The Indian swellshark (Cephaloscyllium silasi) is a catshark of the family Scyliorhinidae found in the western Indian Ocean near Quilon, India and Sauqira Bay, Oman. Specimens caught as bycatch near North Sentinel Island of the Andaman and Nicobar Islands have been genetically identified as Indian swellsharks, expanding its known range to the Andaman Sea. It grows to about 36 cm in length, and can expand its body by taking in air or water to make it appear larger to predators.

The shark is considered to be critically endangered. It is threatened by fishing pressure as it is caught incidentally by deep-water trawling practices, which occur throughout its entire known range.

== Etymology==
Cephaloscyllium comes from the words cephalus, meaning head (from the Greek kephalḗ), and scyllium, meaning small dog (from the Greek skýlion). The specific name, silasi, was given in honour of Sri Lankan-born Indian ichthyologist Eric Godwin Silas.

== Description==

The Indian swellshark has a light brown dorsal surface striped with seven dark brown bands, and a pale brown underside. Juvenile sharks appear light brown, similar to the adult but more faded in colour. They have a flat, rounded head, a stout body, five gill slits, and slit-like eyes.

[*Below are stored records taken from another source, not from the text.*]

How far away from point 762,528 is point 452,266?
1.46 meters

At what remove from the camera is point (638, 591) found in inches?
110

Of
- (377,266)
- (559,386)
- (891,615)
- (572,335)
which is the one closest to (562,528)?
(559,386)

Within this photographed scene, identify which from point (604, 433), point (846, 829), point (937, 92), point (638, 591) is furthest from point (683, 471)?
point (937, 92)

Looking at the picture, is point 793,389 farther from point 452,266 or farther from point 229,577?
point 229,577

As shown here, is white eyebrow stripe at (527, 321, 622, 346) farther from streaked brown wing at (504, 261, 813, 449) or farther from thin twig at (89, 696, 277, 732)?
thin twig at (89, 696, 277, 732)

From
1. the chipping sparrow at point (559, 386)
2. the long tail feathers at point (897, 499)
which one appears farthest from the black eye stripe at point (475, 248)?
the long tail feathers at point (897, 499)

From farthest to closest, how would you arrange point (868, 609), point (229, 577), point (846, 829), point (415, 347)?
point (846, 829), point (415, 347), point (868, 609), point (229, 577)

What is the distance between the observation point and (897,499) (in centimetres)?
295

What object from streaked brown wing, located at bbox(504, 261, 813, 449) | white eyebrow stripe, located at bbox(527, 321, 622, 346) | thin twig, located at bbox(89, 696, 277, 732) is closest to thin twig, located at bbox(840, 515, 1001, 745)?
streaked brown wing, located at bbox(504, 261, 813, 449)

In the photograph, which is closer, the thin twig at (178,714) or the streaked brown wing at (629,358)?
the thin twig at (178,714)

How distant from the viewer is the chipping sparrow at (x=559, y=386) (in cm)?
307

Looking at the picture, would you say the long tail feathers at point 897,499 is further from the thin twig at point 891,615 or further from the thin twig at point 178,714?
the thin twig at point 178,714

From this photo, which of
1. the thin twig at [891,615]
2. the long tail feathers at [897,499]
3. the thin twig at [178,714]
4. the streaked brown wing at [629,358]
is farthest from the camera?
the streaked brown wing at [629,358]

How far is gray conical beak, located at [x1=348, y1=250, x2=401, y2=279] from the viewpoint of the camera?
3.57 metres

Suspected to be a 'dwarf' species of Cephaloscyllium, the Indian swellshark is estimated to reach a maximum of 50.0 cm in total length. Length at maturity of males is reported as 36.7 cm, while an examined female was measured to be 45.0 cm long.

== Biology ==
The Indian swellshark is a single oviparous species. The egg case is described as of medium length (85.1–86.2 mm) with long, convoluted tendrils on the posterior and anterior sides. An examined gravid female carried one egg case in each uterus, containing visible embryos.

A study on the Sarawak pygmy swellshark revealed that the shark has a unique reproductive mechanism termed "sustained single oviparity", wherein pregnant females always have a singular egg case, and retain it until a certain stage of embryonic development. A comparison with the studied female Indian swellshark suggests that the species may exhibit the same reproductive mechanism, based on the presence of a single embryo in each oviduct and the relatively advanced size of such.

== Ecology ==

The Indian swellshark is a marine, bathydemersal shark, found on the continental slope at a depth range of 100–500 m.

The examined stomach of an Indian swellshark contained crustaceans and cephalopods.